How Are Your Financial Literacy Skills?

Personal Finances Are a Big Part of Planning for College

by Deidre Green, age 18

Are you planning to go to college?
      
A lot of us say we plan to go to college, but how many of us are really planning for college? It’s a lot easier to say it than it is to actually do it.

Planning for college includes financial planning. Many of the expenses that you take for granted now, or that your parents pay for now, will become your responsibility when you get to college. 
  
Most current college students know this is true. By the time they get to college they wish they had saved more money while they were in high school.    

We have been talking about this subject a lot lately here at the Free Press. We have come up with some tips we think might be helpful for younger readers.  What follows is a list of terms and expenses that will be familiar to most of you. But they are also places where you can spend and save wisely. Once you are spending and saving wisely, you’re going to feel like you’re really planning ahead for your college education.

cell phones

A lot of young people spend way too much money on cell phones. If you feel like you need a cell phone, make sure you get the best deal possible. The key to this is usually signing an agreement with a particular company. It’s often cheaper to join a family plan than to open your own account. (This principle is even more true if you can join an existing family plan.)
   
Most packages come with free nights and weekends minutes, so look to get a plan that limits your so-called “anytime minutes.” If you’re really thinking ahead, it’s not that hard to limit the amount of time you spend on your phone during the day.

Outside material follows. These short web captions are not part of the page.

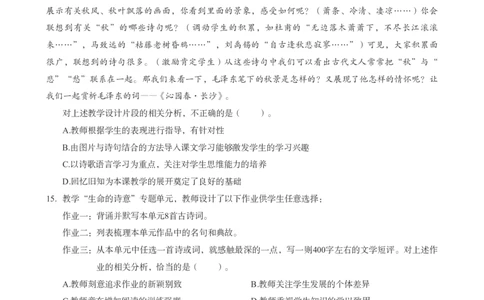 高中语文科目三考前3套卷_4-教培资料-26年最新资料-同步更新_初中高中教资_03科三专项（进去保存报考的学科即可）_卢姨25下：科目三考前3套卷_高中_高中语文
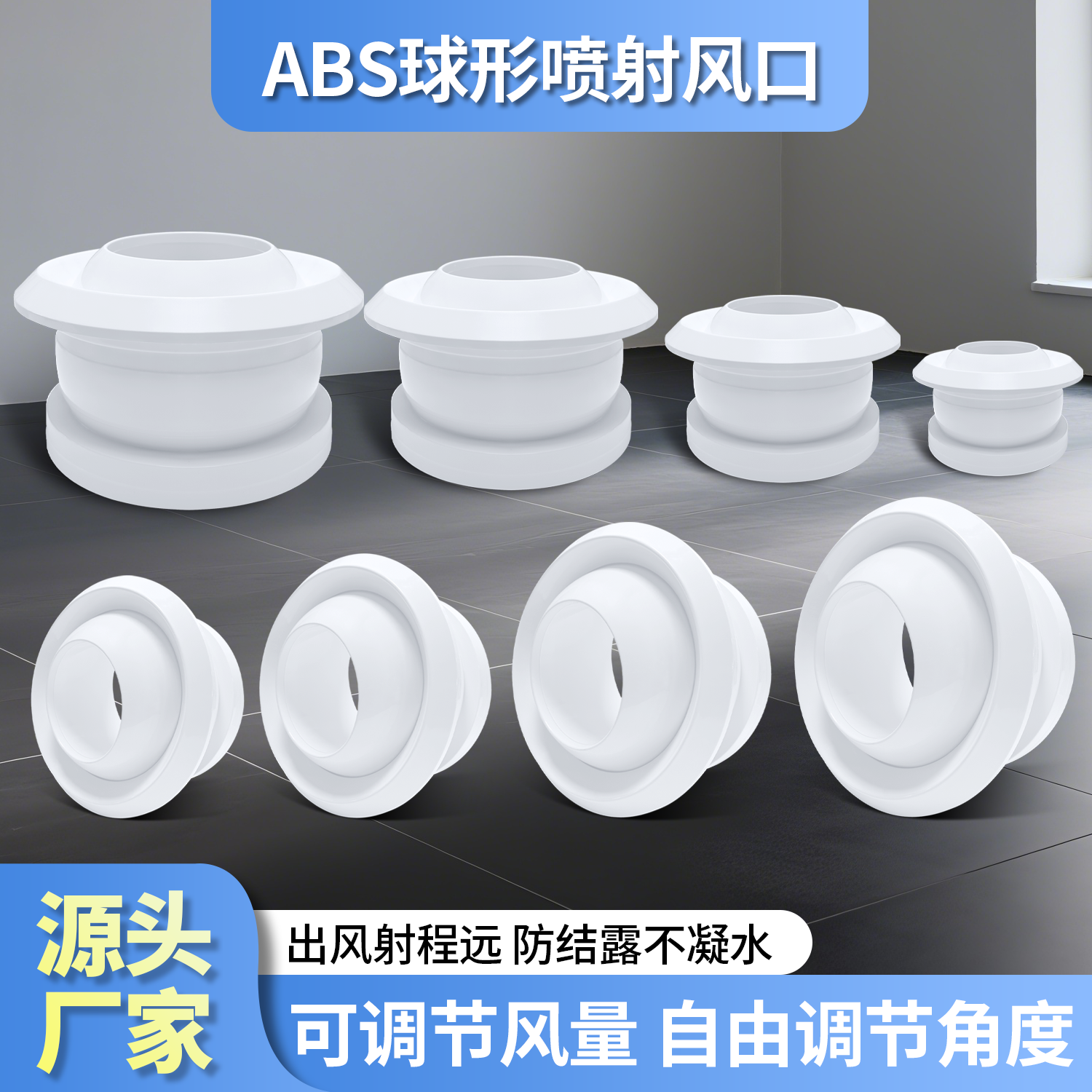 塑料中央空调球形喷射风口ABS射流出风口直流机场车站远程送风口,电子/电工,室内新风系统,淘宝优惠券,粉丝福利购,淘宝优惠卷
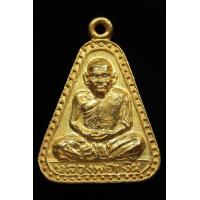 ราคา จอบ หลวงพ่อเงิน วัดบางคลาน ปี 2515 (17442212265)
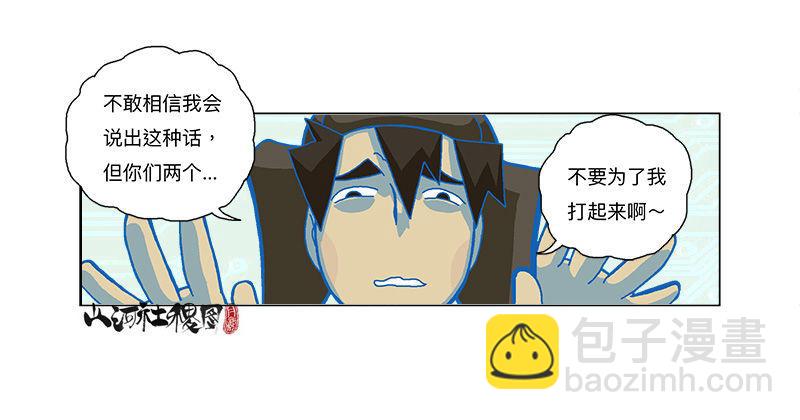 280-一碗面的价钱10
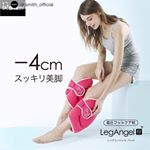 のInstagram画像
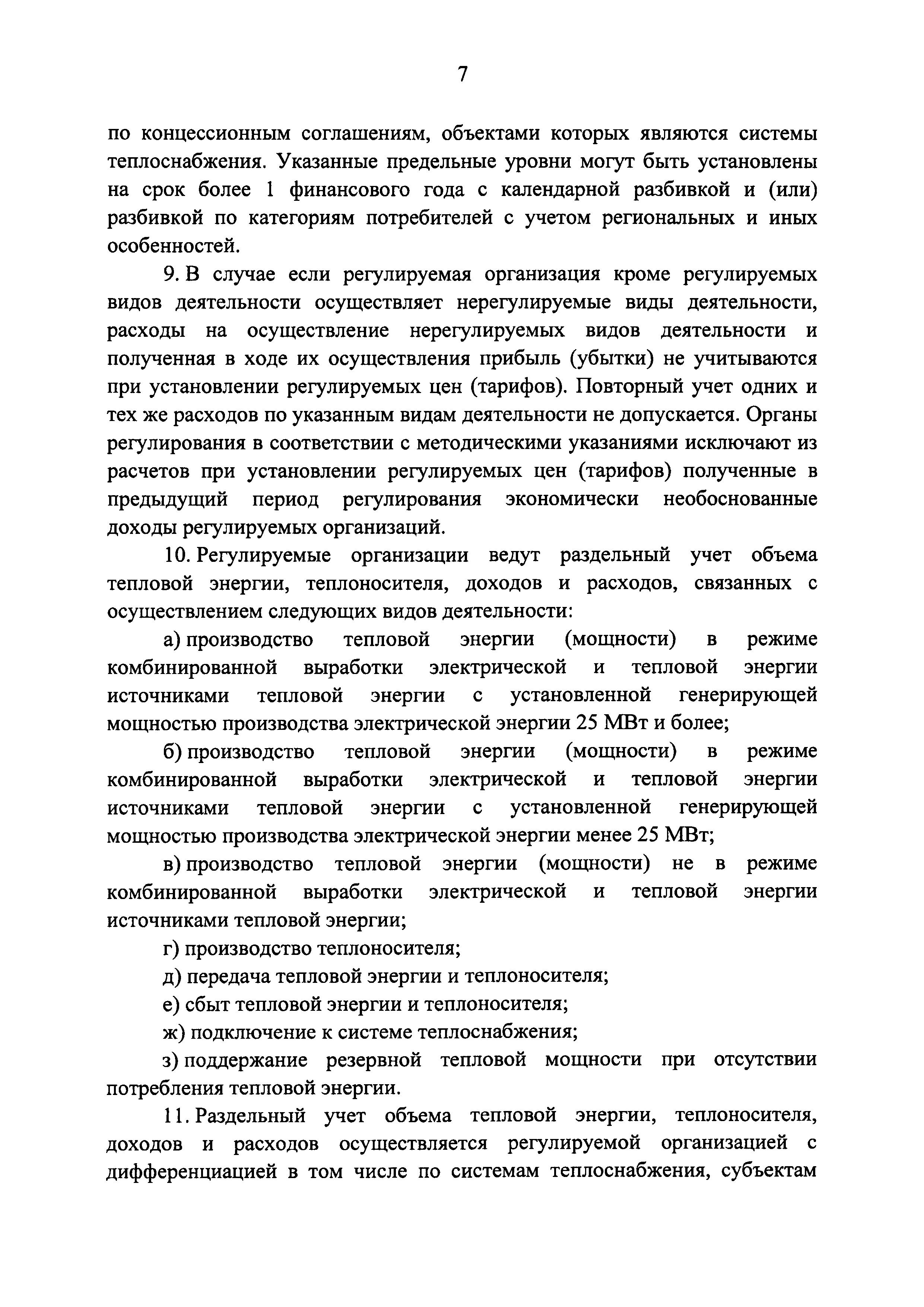 Постановление 1075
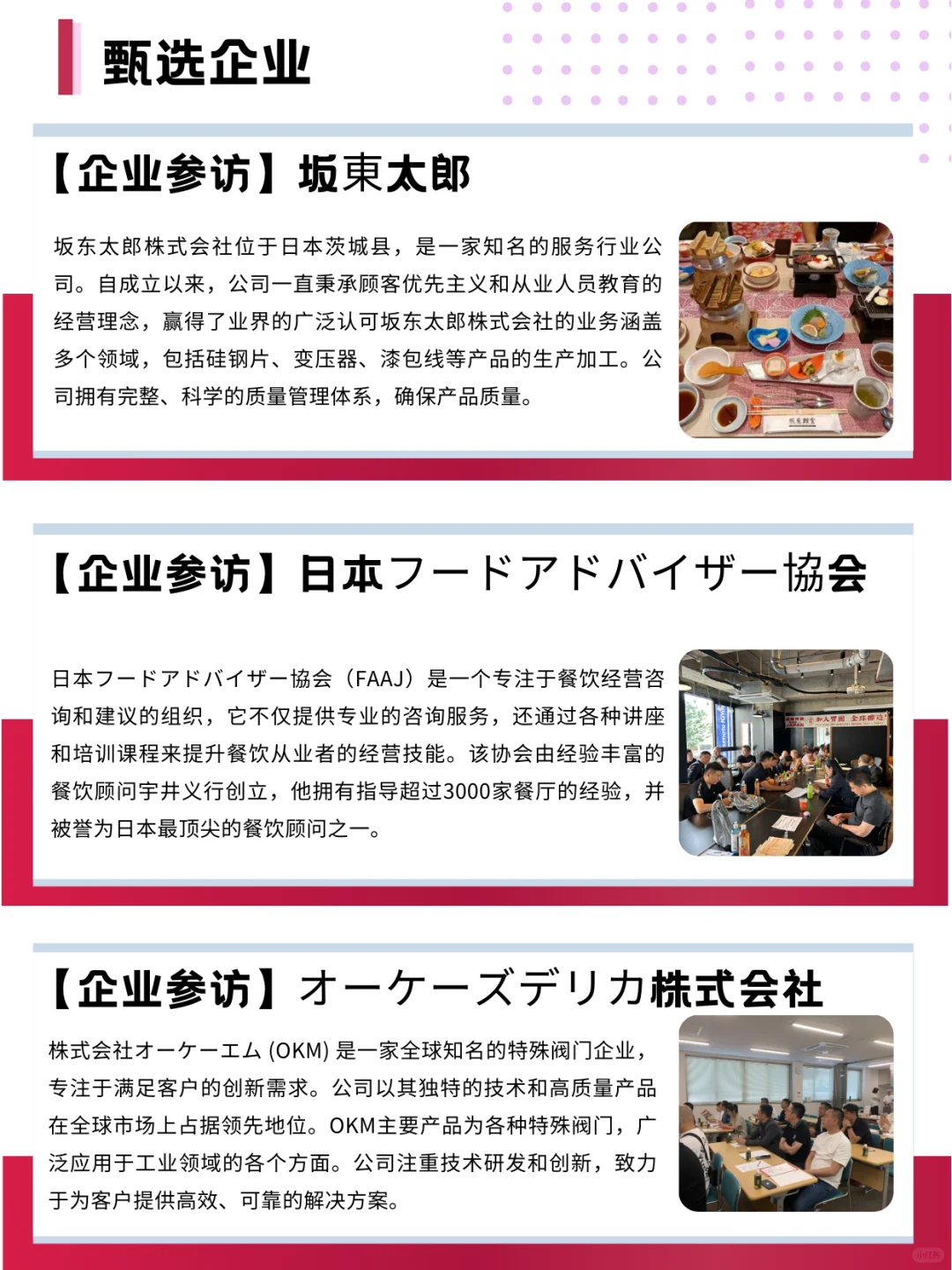 日本餐饮行业参访 | 商务考察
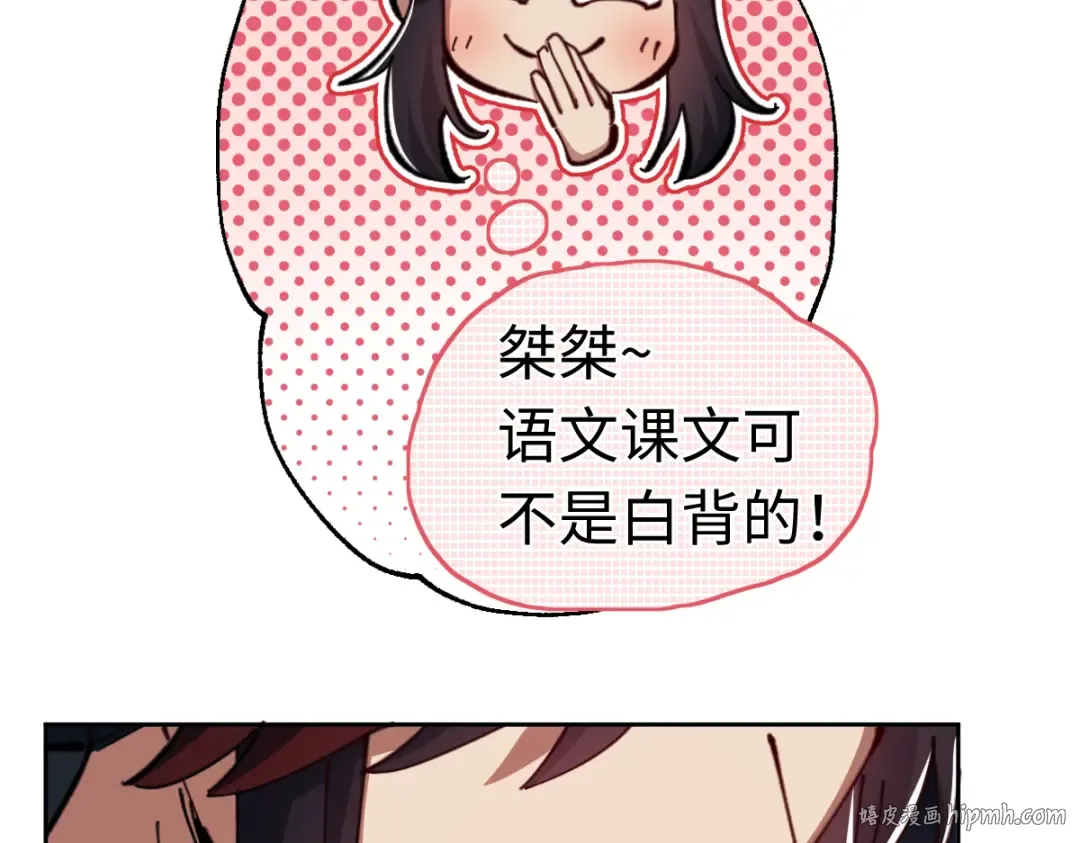 第22话 师尊，请为弟子补充修为！ 第112页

And whatever you do, don’t go with a prepaid cell phone. “Buying minutes” is ridiculously expensive. It’s a scam aimed straight at the pocketbooks of kids with limited financial literacy skills.

credit unions
   
For many people, especially young people, credit unions are a better choice than banks. Banks tend to charge fees for things like low balances and ATM withdrawals. Therefore, young people just starting out on a saving-for-college plan are pretty likely to run into these fees. While five, ten, or twenty-five dollars at a time may not seem like a lot of money, it will really add up over time and cut into your savings.

Credit unions also offer better interest rates for people who are just beginning to save money. Look at money market and CD rates at local credit unions and compare them to rates available at banks. You’ll see what we mean.
pay yourself first

This is a simple principle that experienced savers have learned over the years. It simply means that the first check (or deposit) you write every month should be to your savings account. Hopefully, you will quickly get to the point where this savings account is a money market, CD, or other interest-bearing account. Then during the rest of the month, live off of what you have left.

You may find yourself going out less or buying fewer new things, but over time, you won’t notice the difference. If you stick to this principle every month, you will be amazed at how quickly your savings can add up. When you get to college, you’ll be glad you followed this simple rule. You will not only have learned helpful life long tips that you can use to save money, but you will also have more money in your pocket.